- Document

Appendix C — Estimation and Prediction for Dynamic Spatio-Temporal Models

Estimation and prediction for linear dynamic spatio-temporal models (DSTMs) with Gaussian errors can sometimes be done using methods developed for state-space models (when there are many more temporal observations than spatial locations). In particular, after conditioning on parameter estimates, the hidden (state) process can be predicted using a Kalman filter or smoother, and the parameters might be estimated using an expectation-maximization (EM) algorithm or a Markov chain Monte Carlo (MCMC) algorithm. This appendix illustrates, first, a method-of-moments estimation approach that is common in vector autoregression modeling in time series, and second, a detailed description of parameter estimation and prediction of the process in linear DSTMs with Gaussian errors using the Kalman filter, Kalman smoother, and the EM algorithm.

C.1 Estimation in Vector Autoregressive Spatio-Temporal Models via the Method of Moments

In traditional vector autoregressive (VAR) time-series applications, the autoregressive process is assumed to correspond directly to the data-generating process (i.e., there is no separate data model and process model). In the spatio-temporal context this implies a model such as

\[ \mathbf{Z}_t = \mathbf{M}\mathbf{Z}_{t-1} + \boldsymbol{\eta}_t,\quad \boldsymbol{\eta}_t \sim \; Gau(\mathbf{0},\mathbf{C}_{\eta}), \tag{C.1}\]

for \(t=1,\ldots,T\), where we assume that \(\mathbf{Z}_0\) is known and recall that \(\mathbf{Z}_t = (Z_t(\mathbf{s}_1),\ldots,Z_t(\mathbf{s}_m))'\). Estimation of the matrices \(\mathbf{M}\) and \(\mathbf{C}_{\eta}\) can be obtained via maximum likelihood, least squares, or the method of moments (see Lütkepohl (2005), Chapter 3). We illustrate the latter here.

- Material supplied
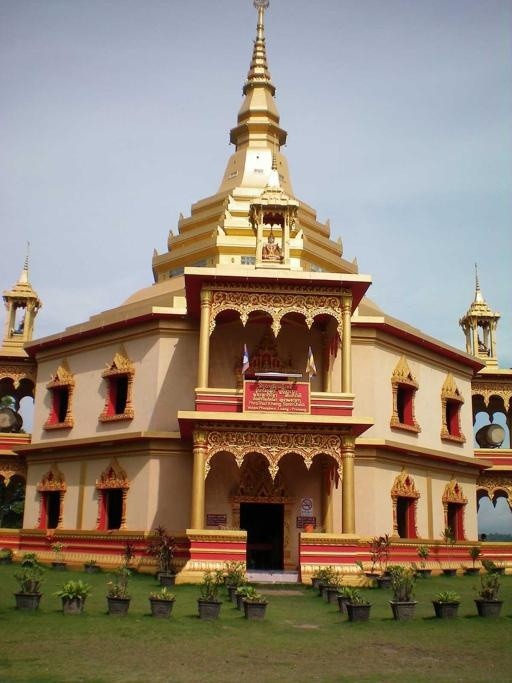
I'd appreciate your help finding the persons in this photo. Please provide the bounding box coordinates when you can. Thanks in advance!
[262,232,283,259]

* * *

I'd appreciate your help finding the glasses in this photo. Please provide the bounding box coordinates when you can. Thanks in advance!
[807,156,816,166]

- Stated problem 1
Answer these questions using the appendix:
(a) Which two algorithms does it name for estimating the parameters?
(b) In traditional VAR time-series applications, the autoregressive process is assumed to correspond directly to what?
(c) Of the three ways listed for estimating the matrices M and C_η, which one does the appendix illustrate?
- Stated problem 2
Print the portion of the appendix from "Estimation and prediction for linear" up to and including "the EM algorithm.".
- Stated problem 3
Say whether each statement agrees with the appendix. Answer yes or no, and quote the words that decide it.
(a) State-space methods apply when there are many more spatial locations than temporal observations.
(b) After conditioning on parameter estimates, a Kalman filter or smoother can predict the hidden process.
(c) Traditional VAR applications keep a separate data model and process model.

- Written answer 1
(a) An expectation-maximization (EM) algorithm or a Markov chain Monte Carlo (MCMC) algorithm.
(b) The data-generating process.
(c) The method of moments.

- Written answer 2
Estimation and prediction for linear dynamic spatio-temporal models (DSTMs) with Gaussian errors can sometimes be done using methods developed for state-space models (when there are many more temporal observations than spatial locations). In particular, after conditioning on parameter estimates, the hidden (state) process can be predicted using a Kalman filter or smoother, and the parameters might be estimated using an expectation-maximization (EM) algorithm or a Markov chain Monte Carlo (MCMC) algorithm. This appendix illustrates, first, a method-of-moments estimation approach that is common in vector autoregression modeling in time series, and second, a detailed description of parameter estimation and prediction of the process in linear DSTMs with Gaussian errors using the Kalman filter, Kalman smoother, and the EM algorithm.

- Written answer 3
(a) No: "when there are many more temporal observations than spatial locations"
(b) Yes: "after conditioning on parameter estimates, the hidden (state) process can be predicted using a Kalman filter or smoother"
(c) No: "there is no separate data model and process model"